TSA: Passengers on U.S.-bound flights must turn on phones, electronics

The U.S. Transportation Security Administration will not allow cellphones or other electronic devices on U.S.-bound planes at some overseas airports if the devices are not charged up, the agency said on Sunday. The new measure is part of the TSA’s effort announced last week to boost security amid concerns that Yemen-based al-Qaida in the Arabian Peninsula and the Islamist al-Nusra Front, al-Qaida’s affiliate in Syria, are plotting to blow up an airliner, U.S. officials said.

This expertise, we fear, might now have proliferated … in the direction of militants who might very well have European passports and therefore might very well have immediate access to trans-Atlantic flights.

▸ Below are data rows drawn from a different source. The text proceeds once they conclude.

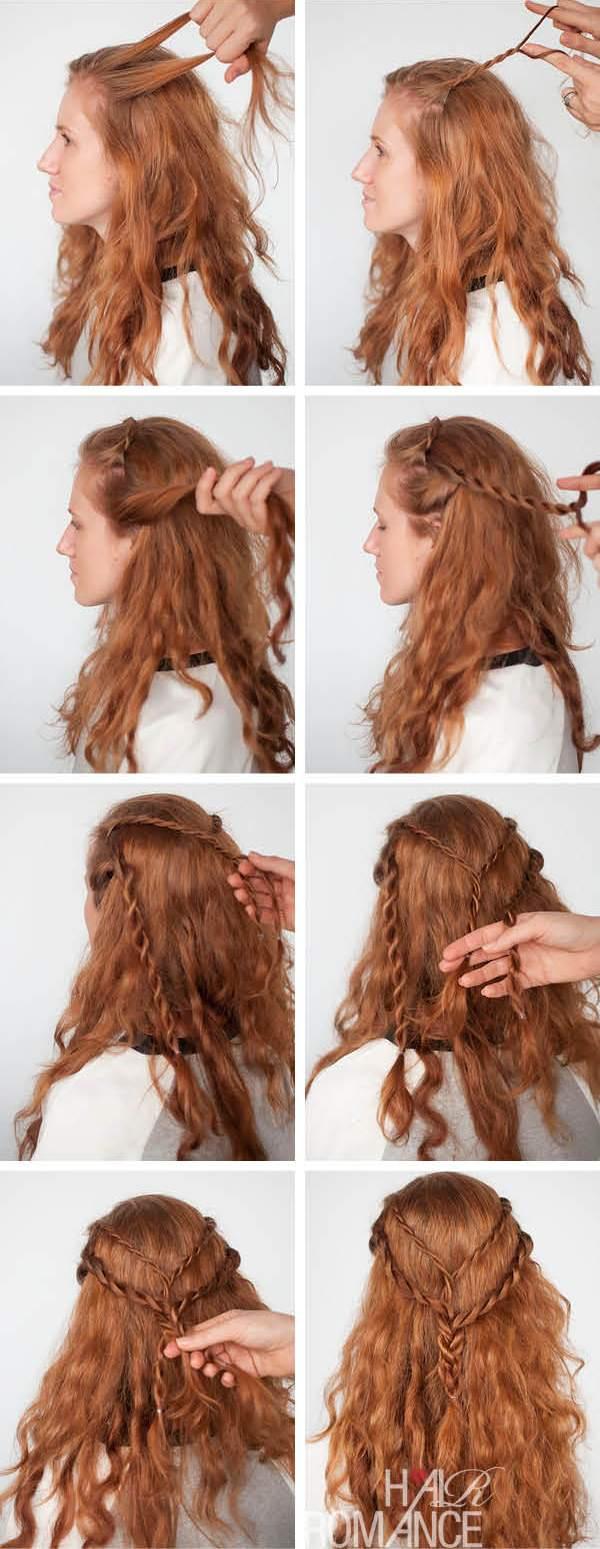 Hair-Romance-Game-of-Thrones-hairstyle-tutorials-Cersei-Lannister-rope-braids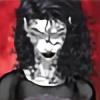 FanFicPossession's avatar
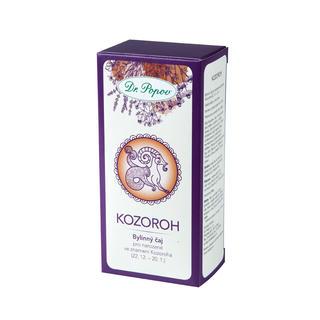 Bylinný čaj podľa znamenia horoskopu - Kozorožec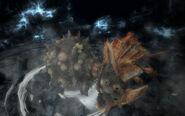 FrontierGen-Zenith Taikun Zamuza Screenshot 005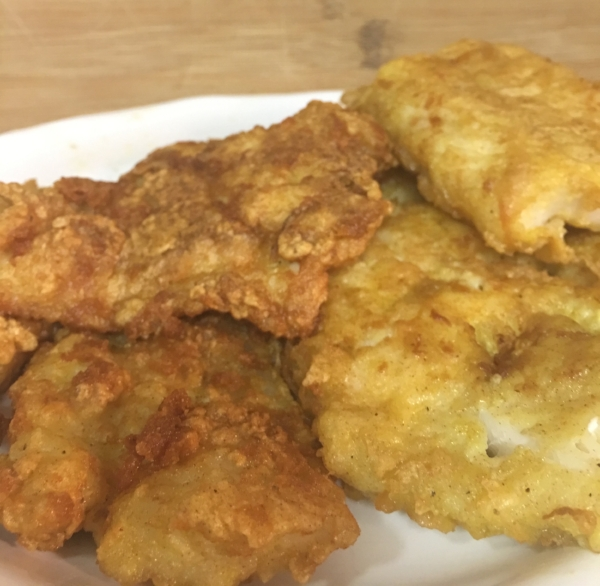 Plantain Flour Fried Fish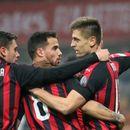 ВИДЕО: Деби гол на Пакета, Милан лесно го надигра Каљари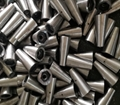 Solid full-threaded bar for engineering and construction 10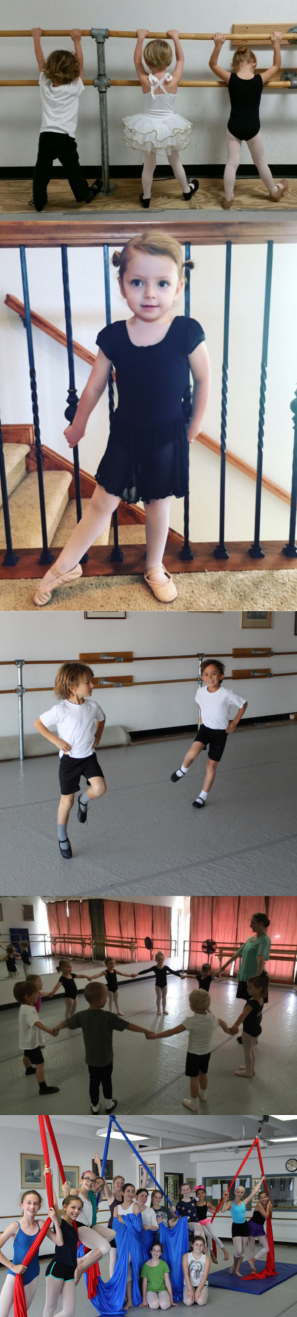 longmont dance studios | longmont rec center classes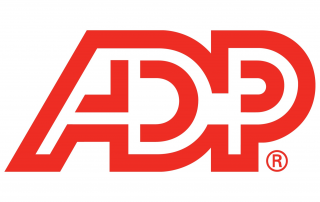 ADP Logo integration with Marketplace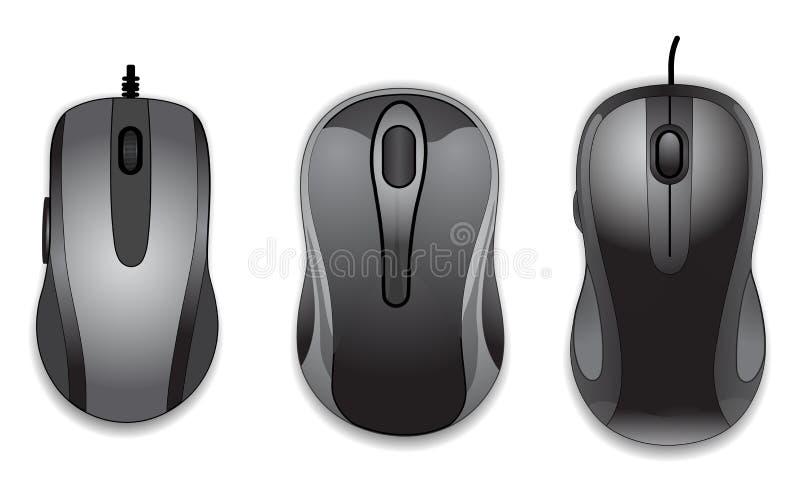 Ratón del ordenador ilustración del vector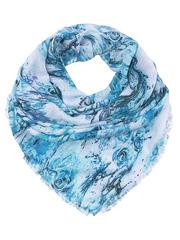 FC815-2-6 платок женский, голубой
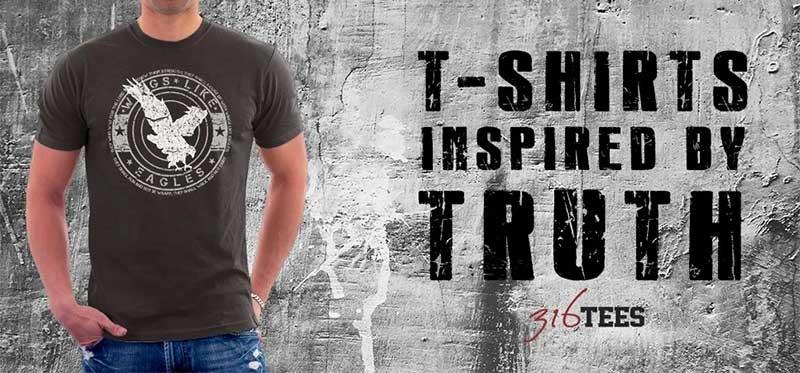 Favorite Christian T-Shirt Brand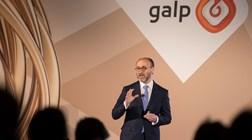 """RBC: """"Desempenho das acções da Galp é oportunidade de compra"""""""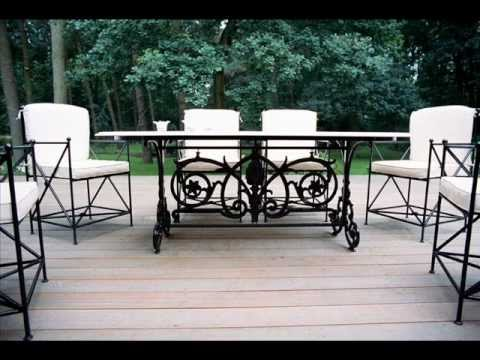 Mobili da giardino in ferro battuto mobili da giardino - Mobili da giardino in ferro ...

Olivier de France, a European security expert at France’s Institute for International and Strategic Relations

Security agents may ask travelers to turn on their electronic devices at checkpoints and if they do not have power, the devices will not be allowed on planes, the TSA said. A U.S. source said laptop computers are among the devices security screeners may require passengers to turn on. U.S. officials singled out smartphones including iPhones made by Apple Inc. and Galaxy phones made by Samsung Electronics Co. Ltd for extra security checks on U.S.-bound direct flights from Europe, the Middle East and Africa.